§ **WHAT IS NEEDED**: Repeat exactly, and only, the lines from the one holding "In the picture, which" through the last line of the records below.

** START OF RECORDS FOR THIS TASK **

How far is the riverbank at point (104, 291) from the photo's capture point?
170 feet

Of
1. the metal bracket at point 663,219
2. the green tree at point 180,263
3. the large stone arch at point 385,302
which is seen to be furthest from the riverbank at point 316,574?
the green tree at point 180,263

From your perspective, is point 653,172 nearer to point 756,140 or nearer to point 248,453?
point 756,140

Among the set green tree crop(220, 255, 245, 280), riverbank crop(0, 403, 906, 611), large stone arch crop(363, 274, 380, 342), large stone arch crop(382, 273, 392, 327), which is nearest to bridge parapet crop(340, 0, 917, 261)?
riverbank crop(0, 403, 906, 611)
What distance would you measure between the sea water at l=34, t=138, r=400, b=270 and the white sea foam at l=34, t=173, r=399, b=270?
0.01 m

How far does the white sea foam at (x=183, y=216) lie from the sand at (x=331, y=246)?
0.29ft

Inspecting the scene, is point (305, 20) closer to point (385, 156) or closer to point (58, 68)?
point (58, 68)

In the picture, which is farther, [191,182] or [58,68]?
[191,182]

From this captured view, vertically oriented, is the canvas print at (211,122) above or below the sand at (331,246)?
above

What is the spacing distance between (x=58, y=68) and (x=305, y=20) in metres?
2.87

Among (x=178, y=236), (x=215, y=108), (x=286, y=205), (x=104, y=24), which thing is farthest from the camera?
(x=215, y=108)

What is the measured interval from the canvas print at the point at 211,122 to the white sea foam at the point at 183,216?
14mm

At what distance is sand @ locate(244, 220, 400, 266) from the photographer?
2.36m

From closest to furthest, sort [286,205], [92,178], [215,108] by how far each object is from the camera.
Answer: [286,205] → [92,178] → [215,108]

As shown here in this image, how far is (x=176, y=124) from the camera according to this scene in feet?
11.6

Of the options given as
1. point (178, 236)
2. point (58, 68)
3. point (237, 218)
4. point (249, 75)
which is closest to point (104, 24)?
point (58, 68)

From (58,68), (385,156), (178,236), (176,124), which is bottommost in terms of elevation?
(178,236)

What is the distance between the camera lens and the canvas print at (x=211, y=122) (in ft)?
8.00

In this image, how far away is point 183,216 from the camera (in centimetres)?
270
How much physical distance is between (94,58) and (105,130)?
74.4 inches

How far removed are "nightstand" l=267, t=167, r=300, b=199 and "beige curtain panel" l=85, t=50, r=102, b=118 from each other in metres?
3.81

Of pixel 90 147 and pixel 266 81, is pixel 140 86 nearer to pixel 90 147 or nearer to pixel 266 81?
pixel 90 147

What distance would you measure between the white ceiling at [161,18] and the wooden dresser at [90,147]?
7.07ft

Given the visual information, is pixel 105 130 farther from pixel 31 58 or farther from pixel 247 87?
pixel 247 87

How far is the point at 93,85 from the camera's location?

** END OF RECORDS FOR THIS TASK **

§ **ANSWER TO THE TASK**:
In the picture, which is farther, [191,182] or [58,68]?
[191,182]

From this captured view, vertically oriented, is the canvas print at (211,122) above or below the sand at (331,246)?
above

What is the spacing distance between (x=58, y=68) and (x=305, y=20) in metres?
2.87

Among (x=178, y=236), (x=215, y=108), (x=286, y=205), (x=104, y=24), which thing is farthest from the camera?
(x=215, y=108)

What is the measured interval from the canvas print at the point at 211,122 to the white sea foam at the point at 183,216?
14mm

At what distance is sand @ locate(244, 220, 400, 266) from the photographer?
2.36m

From closest to furthest, sort [286,205], [92,178], [215,108] by how far each object is from the camera.
Answer: [286,205] → [92,178] → [215,108]

As shown here in this image, how far is (x=176, y=124) from the camera according to this scene in feet?
11.6

Of the options given as
1. point (178, 236)
2. point (58, 68)
3. point (237, 218)
4. point (249, 75)
which is closest to point (104, 24)?
point (58, 68)

From (58,68), (385,156), (178,236), (176,124), which is bottommost in terms of elevation?
(178,236)

What is the distance between the camera lens and the canvas print at (x=211, y=122) (in ft)?
8.00

In this image, how far away is point 183,216 from the camera (in centimetres)?
270
How much physical distance is between (94,58) and (105,130)?
74.4 inches

How far removed are "nightstand" l=267, t=167, r=300, b=199 and "beige curtain panel" l=85, t=50, r=102, b=118 from each other in metres?
3.81

Of pixel 90 147 and pixel 266 81, is pixel 140 86 nearer to pixel 90 147 or nearer to pixel 266 81?
pixel 90 147

What distance would you measure between the white ceiling at [161,18] and the wooden dresser at [90,147]?
7.07ft

Given the visual information, is pixel 105 130 farther from pixel 31 58 or farther from pixel 247 87?
pixel 247 87

How far is the point at 93,85 from the camera's location?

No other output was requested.